*Page extract*.
= Beginning of Section =
Even if a client qualifies for an annulment, it often makes sense simply to obtain a divorce. Obtaining an uncontested divorce is a standardized procedure with the court, and simply requires filing the right paperwork at the right time after one year of separation. Obtaining an annulment is complex, costly, and requires a court appearance, which often will occur only after a year or so of waiting anyhow, due to the court’s busy calendar.
There are no stats about how successful applications for annulments are, but I think that they normally would be. A lawyer would need to be fairly sure of success to pursue an annulment rather than a divorce. Even if the annulment is uncontested, the court is going to scrutinize what happened very closely.
Why would someone generally want an annulment versus a divorce, particularly if it’s more costly and difficult to obtain? What are the advantages? Can one party contest it as in divorce?
If a marriage is annulled, then it is as if it never existed. So, if your partner has committed fraud or deceived you in a major way, or used you to obtain something, then it makes common sense to say this was not a real marriage. It is not as if the two of you tried hard to try to make your marriage work, and it didn’t work out despite best efforts. Rather, you were taken advantage of in a major way.
Also, if you are religious or from a more traditional culture, then getting a divorce is a big stigma. You can avoid that stigma through an annulment.
An annulment can be contested, as anything in law can be. As I mention above, even if an annulment is uncontested, the court is going to scrutinize what happened very closely.
What’s the difference in terms of equalization/spousal support in the case of divorce versus common-law split and annulment? Your website mentions rights are same when it comes to child support and custody but aren’t there other differences in terms of financial rights?
When it comes to issues regarding children – custody, access, and child support – then the law is the same in cases of divorce, annulment, and separation of common law couples.
With an annulment, it is as if the marriage did not exist. So it would be unlikely that there would be an award for spousal support or property.
In theory it could happen, but the right to spousal support or property would be based on the parties living common law. So, for instance, imagine that Henry and Wilma got married, and lived together for many years. Then Wilma found out Henry was still validly married to another woman in another country. Although the marriage between Wilma and Henry would be void, Wilma would be able to make claims for spousal support and property against Henry, as if they had been a common law couple cohabiting for all those years.
How long does the annulment process take and how much more does it cost than, for example, an uncontested divorce?
It takes the normal length of time any family law case would take to go through the courts. That is going to depend on how busy your local court is. However, typically, you would be looking at several months to a year or more, even if the annulment is uncontested. If it is contested, it will take even longer.
As for costs, it is going to depend on how complicated your case is. These cases tend to be complicated, as often the marriage occurred in a foreign jurisdiction and proof of foreign law is needed, or medical expert evidence is required regarding inability to have sex. So, the cost for even an uncontested annulment is going to be orders of magnitude more than the costs of an uncontested divorce.
What are some examples of situations you’ve deal with where an annulment was appropriate and granted?
The most common one would be where the client’s spouse was still validly married to someone else in another country.
Another situation is where the client was in a marriage arranged by his parents and his wife was unable to consummate the marriage.
What is considered a “shotgun wedding” that can be annulled – I’m interested in the thinking about why those qualify.
This basically means someone agreed to marry because of force. So the stereotype is a man gets a woman pregnant, and the woman’s dad tells the man to marry his daughter or else he will be shot. This was likely more common a long time ago then it is today.
= End of Section =
(Scene geometry reasoning data)
= Beginning of Section =
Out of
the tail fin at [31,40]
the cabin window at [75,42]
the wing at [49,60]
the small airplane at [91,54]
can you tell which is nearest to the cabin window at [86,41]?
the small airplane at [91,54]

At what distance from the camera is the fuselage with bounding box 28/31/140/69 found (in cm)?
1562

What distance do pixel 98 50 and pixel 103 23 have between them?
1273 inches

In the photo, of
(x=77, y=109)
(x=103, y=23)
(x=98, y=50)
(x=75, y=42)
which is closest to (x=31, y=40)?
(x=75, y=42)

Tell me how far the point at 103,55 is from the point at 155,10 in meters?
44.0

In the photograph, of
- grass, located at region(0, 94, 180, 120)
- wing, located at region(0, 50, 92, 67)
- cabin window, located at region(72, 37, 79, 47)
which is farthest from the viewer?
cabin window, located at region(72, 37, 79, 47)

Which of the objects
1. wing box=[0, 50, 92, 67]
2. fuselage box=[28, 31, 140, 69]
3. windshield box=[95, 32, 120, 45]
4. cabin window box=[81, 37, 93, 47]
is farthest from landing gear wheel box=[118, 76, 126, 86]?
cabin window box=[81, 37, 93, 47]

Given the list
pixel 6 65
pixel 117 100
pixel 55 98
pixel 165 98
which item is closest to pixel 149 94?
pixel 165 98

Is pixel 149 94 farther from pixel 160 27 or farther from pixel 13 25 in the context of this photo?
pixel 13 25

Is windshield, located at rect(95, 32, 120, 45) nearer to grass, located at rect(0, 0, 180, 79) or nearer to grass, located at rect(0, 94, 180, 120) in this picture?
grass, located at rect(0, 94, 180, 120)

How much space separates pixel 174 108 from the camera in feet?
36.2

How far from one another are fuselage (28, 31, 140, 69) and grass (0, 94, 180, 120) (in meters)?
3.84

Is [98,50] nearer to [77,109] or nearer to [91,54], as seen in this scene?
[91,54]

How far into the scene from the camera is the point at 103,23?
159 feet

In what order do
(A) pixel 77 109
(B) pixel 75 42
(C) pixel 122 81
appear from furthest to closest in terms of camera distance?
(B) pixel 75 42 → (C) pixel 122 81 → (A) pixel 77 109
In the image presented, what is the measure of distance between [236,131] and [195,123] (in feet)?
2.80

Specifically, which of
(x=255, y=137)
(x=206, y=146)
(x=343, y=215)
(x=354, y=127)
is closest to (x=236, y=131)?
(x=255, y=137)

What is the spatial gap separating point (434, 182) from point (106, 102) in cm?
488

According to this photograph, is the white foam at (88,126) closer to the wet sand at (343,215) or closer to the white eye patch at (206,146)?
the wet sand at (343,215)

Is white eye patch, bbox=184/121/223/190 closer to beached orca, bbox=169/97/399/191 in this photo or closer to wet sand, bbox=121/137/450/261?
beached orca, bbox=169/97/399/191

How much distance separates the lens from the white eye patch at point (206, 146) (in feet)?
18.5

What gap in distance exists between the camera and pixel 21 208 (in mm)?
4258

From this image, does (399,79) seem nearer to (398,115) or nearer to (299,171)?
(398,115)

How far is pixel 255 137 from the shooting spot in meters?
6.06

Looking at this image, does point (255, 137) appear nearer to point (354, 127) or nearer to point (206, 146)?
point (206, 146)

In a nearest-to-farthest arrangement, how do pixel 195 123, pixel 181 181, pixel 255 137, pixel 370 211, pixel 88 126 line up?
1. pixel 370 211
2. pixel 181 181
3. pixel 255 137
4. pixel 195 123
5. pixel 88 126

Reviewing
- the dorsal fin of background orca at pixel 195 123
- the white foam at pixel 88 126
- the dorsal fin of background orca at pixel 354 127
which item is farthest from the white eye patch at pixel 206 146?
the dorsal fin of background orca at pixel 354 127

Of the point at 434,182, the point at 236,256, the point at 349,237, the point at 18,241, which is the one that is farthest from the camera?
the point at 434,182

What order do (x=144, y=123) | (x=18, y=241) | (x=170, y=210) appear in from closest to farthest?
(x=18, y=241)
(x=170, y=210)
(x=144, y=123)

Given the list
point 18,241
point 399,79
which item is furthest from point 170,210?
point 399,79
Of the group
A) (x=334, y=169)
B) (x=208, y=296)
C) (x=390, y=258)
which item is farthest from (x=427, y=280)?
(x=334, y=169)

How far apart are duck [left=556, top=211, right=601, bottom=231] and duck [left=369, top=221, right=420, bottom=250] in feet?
= End of Section =
*Directions*.
1. From the annulment page, return the passage starting at "It takes the" and ending at "an uncontested divorce.", with no changes.
2. List the issues regarding children for which, according to the annulment page, the law is the same in divorce, annulment, and common-law separation.

*Answer list*.
1.
It takes the normal length of time any family law case would take to go through the courts. That is going to depend on how busy your local court is. However, typically, you would be looking at several months to a year or more, even if the annulment is uncontested. If it is contested, it will take even longer.
As for costs, it is going to depend on how complicated your case is. These cases tend to be complicated, as often the marriage occurred in a foreign jurisdiction and proof of foreign law is needed, or medical expert evidence is required regarding inability to have sex. So, the cost for even an uncontested annulment is going to be orders of magnitude more than the costs of an uncontested divorce.

2.
Custody
Access
Child support